Thousand Of Over-55's Use Equity Release In 2014


It would appear that equity release has finally hit the mainstream across Britain as more pensioners and older people look to release equity from their homes without having the usual monthly mortgage payments that are associated with a loan secured against your home. It is a very useful way for homeowners to raise much needed cash to pay for day to day living and pay down debts.

Many pensioners have hundreds of thousands of pounds of equity in their homes but do not have very much cash in the bank to pay for day to day life. Unless you have a good pension behind you it is probably fair to say that you are likely to have a problem funding your lifestyle when you retire.

Because of the considerable rise in house prices over the years many houses are worth a small fortune but of course not everybody wants to move home particularly if you have lived there and raised your family there. Depending on your age you will be able to raise a loan against your home without any monthly payments.

There are lots of different schemes available but for the purposes of this article lets say you receive a lump sum which will only be repaid when you die or move out of the home. When the loan is taken out the ownership of the house will be transferred to the mortgage and you will live in the house as a life tenant.



Using Equity Release To Pay Off Your Debts

Even as you approach retirement many debt can be major issue whether it is a mortgage, personal loan or credit card debt. As with most debts that are nearly always paid off by borrowing money from another source. According to a some sources the average monthly credit card payment for the average customer aged between 66 and 74 is as much as £585 a month. After the age of 76 the average figure is reduced to £225 per month but interestingly this is only because the customer can't afford the figure of £585 per month. This can be a very stressful time for customers who can sometimes enter a spiral of out of control debt which is only repaid upon the death of the customer or by finding a lump sum from somewhere.

No Monthly Mortgage Payments To Customers

With an equity release scheme thee are no monthly repayments. Instead the interest is rolled up and repaid when the customer dies. Because there are no monthly payments this type of borrowing will be expensive in the long run and if you take out the full amount of equity available under the scheme there is unlikely to be nothing left for your family members to inherit.
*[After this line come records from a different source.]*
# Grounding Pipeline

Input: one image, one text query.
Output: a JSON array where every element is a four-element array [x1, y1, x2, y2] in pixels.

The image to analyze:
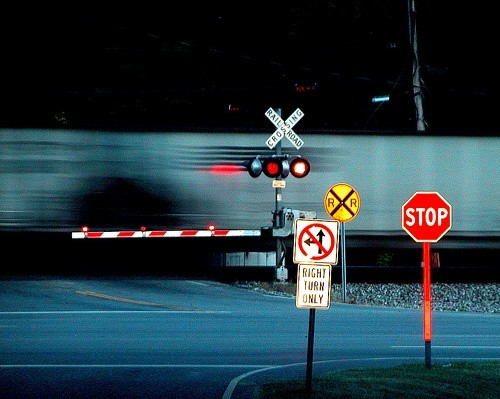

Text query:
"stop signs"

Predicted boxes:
[[402, 192, 453, 243]]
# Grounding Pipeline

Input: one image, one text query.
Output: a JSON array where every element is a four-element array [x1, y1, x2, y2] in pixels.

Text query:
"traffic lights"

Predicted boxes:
[[247, 153, 310, 180]]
Of course there are are many different types of schemes available and this market is now regulated by the Financial Conduct Authority. Because it is regulated by the FCA it is attracting some of the biggest players in the pensions industry such as Aviva and Legal and General to name just two.
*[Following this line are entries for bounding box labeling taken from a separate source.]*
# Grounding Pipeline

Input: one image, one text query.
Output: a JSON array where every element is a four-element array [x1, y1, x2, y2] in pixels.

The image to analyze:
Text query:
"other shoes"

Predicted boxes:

Ensure You Have A No Negative Equity Policy

The advice to anybody thinking about taking out this type of product is to sit down with your family and look at schemes from as many providers as possible. You should look out for the companies that offer the no-negative equity guarantee. This means that you will not have to worry if the value of your home drops. It seems insane to be considering that house prices could fall but nobody really knows what will happen in the future and you do not want to be on the hook if your loan ends up being worth more than your home.